The Model's Best Bets Are Its Worst: Why Edge Shrinkage Failed
We tested edge shrinkage and minimum edge thresholds to filter overconfident bets. Every threshold made ROI worse -- monotonically. minEdge=10% costs -3.20pp vs baseline. The model's largest edges are its most overconfident. Wrong-direction discovery: max-edge-cap registered as reversed hypothesis.
The Model's Best Bets Are Its Worst: Why Edge Shrinkage Failed
We tested whether filtering for higher-confidence bets would improve ROI. The result was the exact opposite: the model's largest edges are its most overconfident predictions. Every edge threshold we tested made ROI worse.
The Question
The model has +6.2% CLV but -3.3% AH ROI. Prior exploratory work suggested multiplying edges by 0.4 (shrinkage) could improve ROI from 2.5% to 4.0% by discounting overconfident predictions. We built the infrastructure (--edge-shrink and --min-edge flags) and ran a rigorous 5-config sweep on the stratified 10-league dev set.
The hypothesis: higher-edge bets should be more profitable because the model is more confident. Filtering out low-edge bets should concentrate capital on winners.
What We Found
Every edge threshold makes ROI worse. Monotonically.
| Min Edge | AH ROI | N | vs Baseline |
|---|---|---|---|
| 0% (baseline) | -3.29% | 8,568 | -- |
| 5% | -4.18% | 4,554 | -0.89pp |
| 7% | -4.74% | 3,233 | -1.45pp |
| 10% | -6.49% | 1,698 | -3.20pp |
| shrink 0.4 + 5% | -9.32% | 840 | -6.03pp |
CLV rises mechanically (you're selecting the highest-edge subset), but ROI falls because those bets lose more. The calibration gap -- the distance between what the model thinks and reality -- widens as edge increases.
The Nuance
The Calibration Gap Widens With Confidence
| Subset | CLV | ROI | CalGap (CLV - ROI) |
|---|---|---|---|
| All bets | +6.2% | -3.3% | 9.5pp |
| Edge >= 5% | +9.5% | -4.2% | 13.7pp |
| Edge >= 10% | +13.3% | -6.5% | 19.8pp |
The model gets MORE wrong as it gets MORE confident. A 10% model edge delivers -6.5% ROI -- the market is efficiently pricing away exactly the predictions the model is most confident about.

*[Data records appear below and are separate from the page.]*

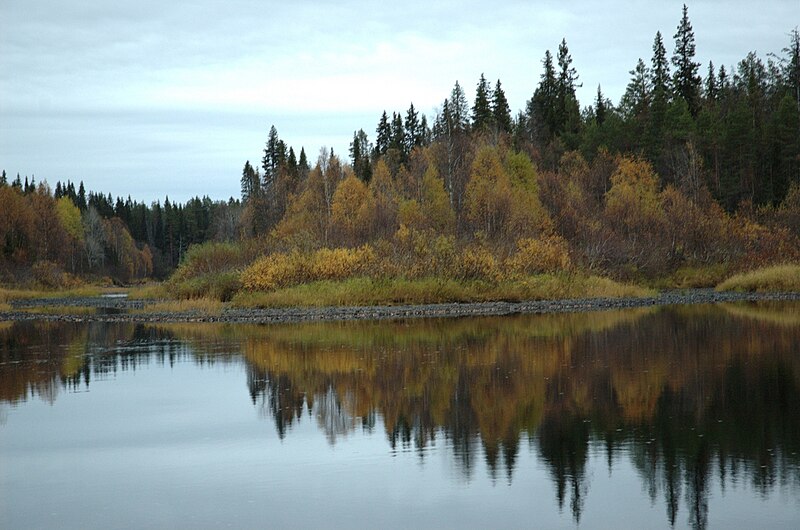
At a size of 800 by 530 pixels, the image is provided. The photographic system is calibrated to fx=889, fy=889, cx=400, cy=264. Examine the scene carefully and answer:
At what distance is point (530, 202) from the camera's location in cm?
6462

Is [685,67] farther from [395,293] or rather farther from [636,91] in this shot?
[395,293]

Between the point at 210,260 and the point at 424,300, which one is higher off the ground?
the point at 210,260

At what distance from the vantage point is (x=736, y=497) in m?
10.5

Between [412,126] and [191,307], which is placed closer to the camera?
[191,307]

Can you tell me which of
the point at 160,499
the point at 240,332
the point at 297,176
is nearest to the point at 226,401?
the point at 160,499

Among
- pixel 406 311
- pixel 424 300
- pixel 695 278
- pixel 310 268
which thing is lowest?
pixel 406 311

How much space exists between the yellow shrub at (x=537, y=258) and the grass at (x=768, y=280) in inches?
424

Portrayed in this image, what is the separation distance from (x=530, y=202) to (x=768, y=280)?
1868cm

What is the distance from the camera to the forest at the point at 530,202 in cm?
4891

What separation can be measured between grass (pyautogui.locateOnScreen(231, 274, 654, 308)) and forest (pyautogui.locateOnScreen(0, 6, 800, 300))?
1.98 feet

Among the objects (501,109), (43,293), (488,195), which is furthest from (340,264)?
(501,109)

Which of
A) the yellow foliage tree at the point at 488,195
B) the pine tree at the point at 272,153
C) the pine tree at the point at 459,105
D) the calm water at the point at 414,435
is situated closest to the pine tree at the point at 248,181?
the pine tree at the point at 272,153

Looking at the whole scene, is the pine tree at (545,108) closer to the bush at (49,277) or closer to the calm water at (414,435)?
the bush at (49,277)

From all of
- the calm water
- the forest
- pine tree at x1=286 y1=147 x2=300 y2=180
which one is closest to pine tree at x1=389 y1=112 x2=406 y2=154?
the forest
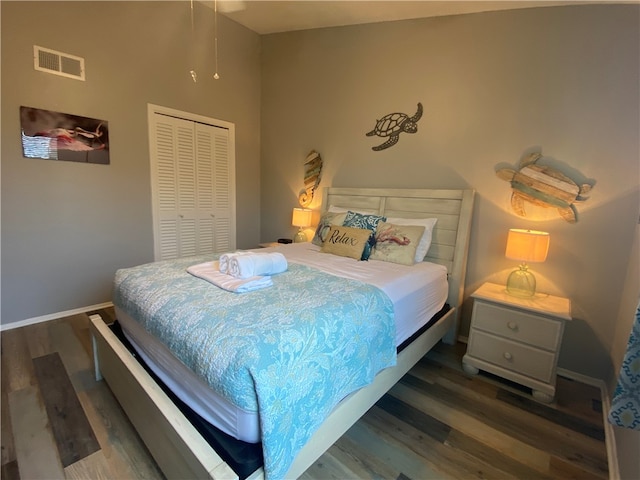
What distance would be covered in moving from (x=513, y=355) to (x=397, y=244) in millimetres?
1083

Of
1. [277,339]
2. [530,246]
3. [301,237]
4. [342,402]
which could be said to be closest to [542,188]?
[530,246]

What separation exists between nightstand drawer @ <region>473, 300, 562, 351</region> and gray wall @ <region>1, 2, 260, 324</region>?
11.0 ft

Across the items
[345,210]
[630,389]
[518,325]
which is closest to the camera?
[630,389]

Why The Prior Result Was An Artifact
The exploratory calibrate-edge-shrinkage.ts showed shrinkage x0.4 improving ROI from 2.5% to 4.0%. This used a temporal train/validate/test split on all leagues combined. Our rigorous framework uses stratified league-level dev/holdout with bootstrap paired differences and Holm-Bonferroni correction.

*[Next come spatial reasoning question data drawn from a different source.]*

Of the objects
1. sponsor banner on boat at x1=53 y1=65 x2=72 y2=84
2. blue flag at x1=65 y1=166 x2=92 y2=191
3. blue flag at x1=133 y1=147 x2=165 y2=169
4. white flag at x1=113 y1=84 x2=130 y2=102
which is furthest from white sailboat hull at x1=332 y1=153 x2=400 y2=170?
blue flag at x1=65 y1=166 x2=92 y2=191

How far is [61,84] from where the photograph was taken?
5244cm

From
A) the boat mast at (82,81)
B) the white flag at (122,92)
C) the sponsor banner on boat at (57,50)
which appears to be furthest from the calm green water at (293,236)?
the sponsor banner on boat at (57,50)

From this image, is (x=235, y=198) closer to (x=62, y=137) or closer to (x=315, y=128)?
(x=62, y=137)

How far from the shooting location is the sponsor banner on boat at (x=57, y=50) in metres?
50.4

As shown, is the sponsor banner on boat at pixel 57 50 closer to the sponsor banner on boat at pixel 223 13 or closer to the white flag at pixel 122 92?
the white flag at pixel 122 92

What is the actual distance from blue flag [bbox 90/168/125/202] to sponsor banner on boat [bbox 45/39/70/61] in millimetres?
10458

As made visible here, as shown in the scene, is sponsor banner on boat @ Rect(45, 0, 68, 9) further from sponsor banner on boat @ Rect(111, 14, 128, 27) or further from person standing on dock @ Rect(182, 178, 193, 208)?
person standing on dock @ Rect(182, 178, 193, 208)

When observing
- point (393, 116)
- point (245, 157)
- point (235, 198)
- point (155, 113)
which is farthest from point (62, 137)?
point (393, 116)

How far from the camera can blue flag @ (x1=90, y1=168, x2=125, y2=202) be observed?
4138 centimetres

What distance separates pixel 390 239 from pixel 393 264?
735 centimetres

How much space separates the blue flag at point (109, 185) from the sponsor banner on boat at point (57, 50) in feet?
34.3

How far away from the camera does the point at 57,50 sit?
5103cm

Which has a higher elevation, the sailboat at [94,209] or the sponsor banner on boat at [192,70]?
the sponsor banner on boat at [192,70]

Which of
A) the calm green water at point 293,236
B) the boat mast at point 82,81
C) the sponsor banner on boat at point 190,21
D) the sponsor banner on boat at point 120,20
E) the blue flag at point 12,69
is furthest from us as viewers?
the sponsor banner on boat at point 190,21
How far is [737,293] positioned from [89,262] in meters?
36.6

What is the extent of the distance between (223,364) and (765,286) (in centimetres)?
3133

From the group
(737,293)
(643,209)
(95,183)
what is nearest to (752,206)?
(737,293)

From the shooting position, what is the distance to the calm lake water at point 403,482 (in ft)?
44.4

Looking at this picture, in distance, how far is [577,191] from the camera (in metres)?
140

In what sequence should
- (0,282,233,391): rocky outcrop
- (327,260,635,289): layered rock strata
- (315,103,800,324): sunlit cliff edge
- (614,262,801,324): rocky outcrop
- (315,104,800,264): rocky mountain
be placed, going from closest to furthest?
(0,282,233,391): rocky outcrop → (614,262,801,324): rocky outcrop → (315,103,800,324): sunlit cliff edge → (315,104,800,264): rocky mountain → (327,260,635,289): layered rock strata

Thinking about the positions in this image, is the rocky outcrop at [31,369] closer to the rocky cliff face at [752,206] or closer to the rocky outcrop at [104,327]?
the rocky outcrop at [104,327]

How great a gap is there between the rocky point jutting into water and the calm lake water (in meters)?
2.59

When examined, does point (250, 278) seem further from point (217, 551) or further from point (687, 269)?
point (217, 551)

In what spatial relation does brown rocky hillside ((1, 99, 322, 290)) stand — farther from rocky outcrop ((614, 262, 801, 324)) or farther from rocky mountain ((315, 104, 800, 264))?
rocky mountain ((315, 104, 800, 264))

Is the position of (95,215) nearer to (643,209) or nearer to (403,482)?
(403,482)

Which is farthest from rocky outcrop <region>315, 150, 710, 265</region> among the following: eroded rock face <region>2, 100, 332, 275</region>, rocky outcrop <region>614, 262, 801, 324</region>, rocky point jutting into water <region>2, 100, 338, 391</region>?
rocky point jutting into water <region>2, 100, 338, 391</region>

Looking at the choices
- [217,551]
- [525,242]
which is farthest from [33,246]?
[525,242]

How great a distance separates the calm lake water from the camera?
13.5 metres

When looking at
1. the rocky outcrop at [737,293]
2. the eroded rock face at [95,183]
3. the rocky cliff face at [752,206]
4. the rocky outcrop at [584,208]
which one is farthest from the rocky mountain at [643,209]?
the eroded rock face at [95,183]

The discrepancy comes from:
- Different baseline (prior work may have already had edge filtering)
- Selection bias (optimizing shrinkage factor on evaluation data)
- League confounding (temporal split doesn't control for league-specific effects)
This is why the rigorous framework exists. The exploratory result was overfit.
What Didn't Work
We also tested edge-level shrinkage (multiply CLV by alpha before bet selection). With a threshold of 0, shrinkage is a pure no-op -- it scales values but doesn't change which bets are selected. This was a design error in the first implementation attempt that we caught immediately. The fix was combining shrinkage with a minimum edge threshold.
Even after fixing the implementation, combined shrinkage + threshold (e.g., shrink=0.4 with minEdge=3%) performed at -4.70% -- still worse than baseline.
What This Means
- The model's calibration error scales with confidence. Small edges (~1-3%) are slightly overconfident. Large edges (~10%+) are massively overconfident. The Poisson grid assigns too much probability to extreme outcomes.
- Minimum edge thresholds in production are HARMFUL. If production uses minEdge=7%, it's actively filtering toward the worst bets. The baseline with minEdge=0% is better.
- The reversed hypothesis is promising. If high-edge bets are the worst, then CAPPING maximum edge (removing bets where edge > X%) should improve ROI by eliminating the overconfident tail. This is registered as
max-edge-cap.
- The prior shrinkage result was selection bias. This validates the decision to build rigorous dev/holdout infrastructure before trusting any parameter optimization.
What's Next
- Test `max-edge-cap` -- the reversed hypothesis. Cap edge at 15%, 12%, 10% and measure ROI improvement.
- Quarter-line routing -- quarter-lines are +4.3% ROI vs whole-lines at -7.8%. This structural feature is orthogonal to edge calibration.
- Investigate why the Poisson grid overestimates extreme edges -- this is likely the 1-goal margin underprediction identified in the line mispricing taxonomy.